Other thoughts I had from looking back and reviewing this (which I did for the first time yesterday):

  • A live demo would make it more interesting.
  • Test the equipment compatibility first when presenting.
  • Turn off screen savers.
  • Rehearse the talk before hand.
  • Some points were repeated, which was unfortunate since I had to rush or skip other points.
  • Practice talking more.. especially at the beginning it seems like I didn't know what to do with my hands.
  • Don't be afraid to get out from behind the podium.
  • The podium itself was poorly situated ... the exit sign above my head was particularly apropros framing.

I'd be happy to hear other constructive criticisms, whether on Boomer, the paper, slides, or my presentation style. I don't get the chance to speak in public often, so when I do I'd like to be better at it then I think I managed this time.

Friday, July 24, 2009

audiovia97 pushed

I've pushed the audiovia97 device driver. Those of you with Via 82C686 south bridges will be able to make use of your on-board audio in OpenSolaris builds 121 and beyond. Enjoy.

Boomer Paper at KCA

I presented a paper covering Boomer at Kernel Conference Australia 2009. I've made the paper and slides available for your enjoyment.

Thursday, July 9, 2009

Off to Brisbane, Austrialia

I'm headed to Brisbane for the week -- I'm presenting at Kernel Conference Australia 2009. I hope to meet other like minded UNIX kernel nerds there. Maybe do some snorkeling as well, although its the off-season there. (But it can hardly be colder than the water in California...)

STREAMS and non-STREAMS in the same driver

Some of you kernel hackers may be interested to know about my case (PSARC 2009/380) that eliminates one of the ancient limitations of Solaris -- having STREAMS and non-STREAMS entry points in the same device driver. I've also implemented it and am waiting for the case to time out before I submit the RTI.

As part of this, I also implemented a set of changes to the audio stack -- the austr(7D) "speecial" node and driver goes away, and the Sun audio personality sheds about 1,000 lines of complexity.

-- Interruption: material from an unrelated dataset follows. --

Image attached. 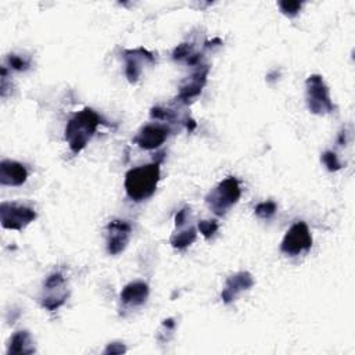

I'll be pushing those changes later, once I've gotten code review feedback. (If you review the changes, please let me know!)

mii related fallout

So there was some fallout from my mii push. Elxl devices had a nasty panic, which I fixed in time for build 119. Some older i82557 (iprb) devices had problems as well. The push for this fix went into build 120. To everyone affected, please accept my apologies. Build 120 should be stable for these devices.